Director do Hospital Distrital de Águeda

Rec.nº 135/A/94
Proc.: R.172/94
Data: 1994-08-18
Área: A4

ASSUNTO: FUNÇÃO PÚBLICA – PROVIMENTO DE LUGAR – CONCURSO INTERNO – CANDIDATURAS EXTEMPORÂNEAS – CONCURSO DESERTO – ANULAÇÃO DA LISTA DE CLASSIFICAÇÃO FINAL – NULIDADE DAS NOMEAÇÕES

Sequência:

1. Face à documentação reunida nesta Provedoria relativamente ao concurso interno geral de acesso aberto por esse Hospital em 9.10.93 para provimento de 1 lugar de técnico de análises clinicas e saúde pública principal, passo a expor o meu entendimento sobre o assunto.

2. Conforme V. Exª informou, o lugar a concurso veio a ser provido em 19.01.94, por uma técnica proveniente do Hospital Distrital de Aveiro (HDA).

Esta técnica (M. …) foi a primeira classificada na lista de classificação final divulgada em 7.01.94 e a sua nomeação no lugar vago foi determinada por despacho desse Conselho de Administração que invocou a urgente conveniência de serviço do provimento permitindo assim a produção imediata de efeitos (em 19.01.94).

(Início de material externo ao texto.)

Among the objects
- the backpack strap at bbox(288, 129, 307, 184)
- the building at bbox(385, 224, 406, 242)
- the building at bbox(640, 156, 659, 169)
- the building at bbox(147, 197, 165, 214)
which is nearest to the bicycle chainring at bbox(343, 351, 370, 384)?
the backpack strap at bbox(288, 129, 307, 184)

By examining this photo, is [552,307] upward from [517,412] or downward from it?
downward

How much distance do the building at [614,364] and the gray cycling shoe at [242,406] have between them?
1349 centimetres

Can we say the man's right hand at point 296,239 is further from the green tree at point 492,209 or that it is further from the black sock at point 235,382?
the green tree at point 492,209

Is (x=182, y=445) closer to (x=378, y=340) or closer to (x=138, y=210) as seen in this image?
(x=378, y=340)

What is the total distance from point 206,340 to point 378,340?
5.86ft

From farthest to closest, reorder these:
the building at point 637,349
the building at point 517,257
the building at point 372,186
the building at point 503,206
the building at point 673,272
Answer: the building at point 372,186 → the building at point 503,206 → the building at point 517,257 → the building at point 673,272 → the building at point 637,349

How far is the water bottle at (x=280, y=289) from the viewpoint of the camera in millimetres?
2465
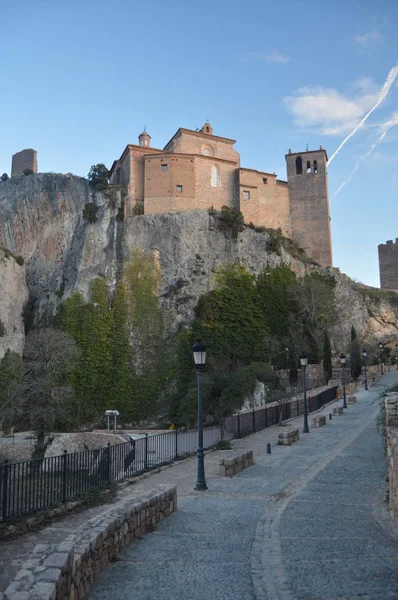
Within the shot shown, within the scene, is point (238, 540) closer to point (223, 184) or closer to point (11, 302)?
point (11, 302)

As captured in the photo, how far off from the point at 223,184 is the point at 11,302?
27.3 meters

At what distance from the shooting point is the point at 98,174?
57.1m

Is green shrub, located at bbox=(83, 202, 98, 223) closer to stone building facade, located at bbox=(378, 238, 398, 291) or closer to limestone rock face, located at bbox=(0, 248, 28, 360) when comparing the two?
limestone rock face, located at bbox=(0, 248, 28, 360)

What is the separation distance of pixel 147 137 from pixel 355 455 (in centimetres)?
5112

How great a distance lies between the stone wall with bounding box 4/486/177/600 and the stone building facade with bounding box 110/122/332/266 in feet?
151

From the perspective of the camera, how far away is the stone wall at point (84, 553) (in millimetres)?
4406

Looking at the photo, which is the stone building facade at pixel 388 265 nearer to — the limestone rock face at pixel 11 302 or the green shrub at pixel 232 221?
the green shrub at pixel 232 221

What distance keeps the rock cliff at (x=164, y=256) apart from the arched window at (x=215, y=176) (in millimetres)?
4450

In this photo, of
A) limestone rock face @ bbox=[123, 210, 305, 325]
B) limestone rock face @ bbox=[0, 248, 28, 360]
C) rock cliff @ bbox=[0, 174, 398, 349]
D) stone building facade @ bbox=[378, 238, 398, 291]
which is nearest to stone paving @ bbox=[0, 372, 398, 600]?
rock cliff @ bbox=[0, 174, 398, 349]

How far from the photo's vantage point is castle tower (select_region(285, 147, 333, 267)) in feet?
193

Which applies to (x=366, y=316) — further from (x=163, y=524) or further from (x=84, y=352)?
(x=163, y=524)

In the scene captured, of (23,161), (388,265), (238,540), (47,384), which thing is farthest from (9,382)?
(388,265)

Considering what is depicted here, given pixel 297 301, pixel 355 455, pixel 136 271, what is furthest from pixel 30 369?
pixel 355 455

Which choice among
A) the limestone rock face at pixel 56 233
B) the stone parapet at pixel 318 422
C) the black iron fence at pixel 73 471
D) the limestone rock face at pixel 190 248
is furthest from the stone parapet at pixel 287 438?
the limestone rock face at pixel 56 233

Também na mesma data, e igualmente por urgente conveniência de serviço, e a pedido da interessada, com o indispensável acordo desse mesmo Conselho de Administração, foi autorizada a solicitada transferência daquela técnica para o Hospital Distrital de Aveiro.

Ou seja, no mesmo dia, sempre por urgente conveniência de serviço, a mesma técnica foi provida em dois lugares de quadros diferentes e ambos aceitou com referência à mesma data.

3. Uma análise atenta dos factos descritos e das datas mencionadas, confrontada quer com o insucesso de idêntico concurso aberto pelo Hospital de Aveiro, quer com a celeridade que foi imprimida ao concurso aberto por V. Exª, obrigou esta Provedoria a aprofundar a investigação inerente à queixa que lhe deu origem tendo reunido um acervo de documentos e informações surpreendentes.

4. Analisemos, muito resumidamente, alguns aspectos do concurso de provimento aberto em 9.10.93 e rectificado em 18.11.93.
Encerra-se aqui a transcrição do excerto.